DATASET RECORDS ▸

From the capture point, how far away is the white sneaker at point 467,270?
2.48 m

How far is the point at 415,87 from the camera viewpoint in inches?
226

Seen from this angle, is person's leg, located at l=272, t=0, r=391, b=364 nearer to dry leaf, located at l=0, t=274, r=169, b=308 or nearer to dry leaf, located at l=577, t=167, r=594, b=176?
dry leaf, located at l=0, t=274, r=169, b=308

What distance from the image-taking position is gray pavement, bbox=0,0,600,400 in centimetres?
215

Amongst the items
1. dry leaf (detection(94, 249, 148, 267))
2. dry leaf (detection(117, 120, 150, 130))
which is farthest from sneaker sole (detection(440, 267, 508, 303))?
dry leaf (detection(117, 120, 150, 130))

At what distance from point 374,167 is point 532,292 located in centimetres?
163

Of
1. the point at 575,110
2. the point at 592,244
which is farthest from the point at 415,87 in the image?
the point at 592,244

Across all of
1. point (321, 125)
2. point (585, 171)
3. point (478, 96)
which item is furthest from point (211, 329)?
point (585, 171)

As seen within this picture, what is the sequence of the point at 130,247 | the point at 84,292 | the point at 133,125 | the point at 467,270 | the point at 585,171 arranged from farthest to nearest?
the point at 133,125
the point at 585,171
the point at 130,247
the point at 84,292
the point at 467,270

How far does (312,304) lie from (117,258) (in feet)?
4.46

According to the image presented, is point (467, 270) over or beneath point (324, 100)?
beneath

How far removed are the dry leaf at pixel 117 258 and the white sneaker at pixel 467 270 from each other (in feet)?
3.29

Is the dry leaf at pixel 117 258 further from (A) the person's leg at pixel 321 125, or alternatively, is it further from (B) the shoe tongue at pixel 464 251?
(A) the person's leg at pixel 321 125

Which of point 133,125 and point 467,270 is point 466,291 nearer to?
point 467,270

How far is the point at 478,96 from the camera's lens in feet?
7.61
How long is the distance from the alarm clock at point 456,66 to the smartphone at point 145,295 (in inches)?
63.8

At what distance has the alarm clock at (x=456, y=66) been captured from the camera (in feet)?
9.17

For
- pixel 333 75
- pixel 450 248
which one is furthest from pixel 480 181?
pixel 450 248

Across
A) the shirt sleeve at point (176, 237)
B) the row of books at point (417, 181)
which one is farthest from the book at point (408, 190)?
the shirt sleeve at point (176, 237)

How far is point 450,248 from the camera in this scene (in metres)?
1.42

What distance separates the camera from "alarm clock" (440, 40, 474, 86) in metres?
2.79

EXERCISE INSTRUCTIONS ▸
Rewrite the entries from the line containing "How long is" through the end of the entries, changing "alarm clock" to "desk clock" and leaving everything else as it is.

OUTPUT OF THE EXERCISE ▸
How long is the distance from the desk clock at point 456,66 to the smartphone at point 145,295 (in inches)?
63.8

At what distance has the desk clock at (x=456, y=66) been captured from the camera (in feet)?
9.17

For
- pixel 333 75
- pixel 450 248
which one is furthest from pixel 480 181?
pixel 450 248

Across
A) the shirt sleeve at point (176, 237)
B) the row of books at point (417, 181)
which one is farthest from the book at point (408, 190)?
the shirt sleeve at point (176, 237)

How far is point 450,248 from the camera in this scene (in metres)?
1.42

What distance separates the camera from "desk clock" (440, 40, 474, 86) in metres?
2.79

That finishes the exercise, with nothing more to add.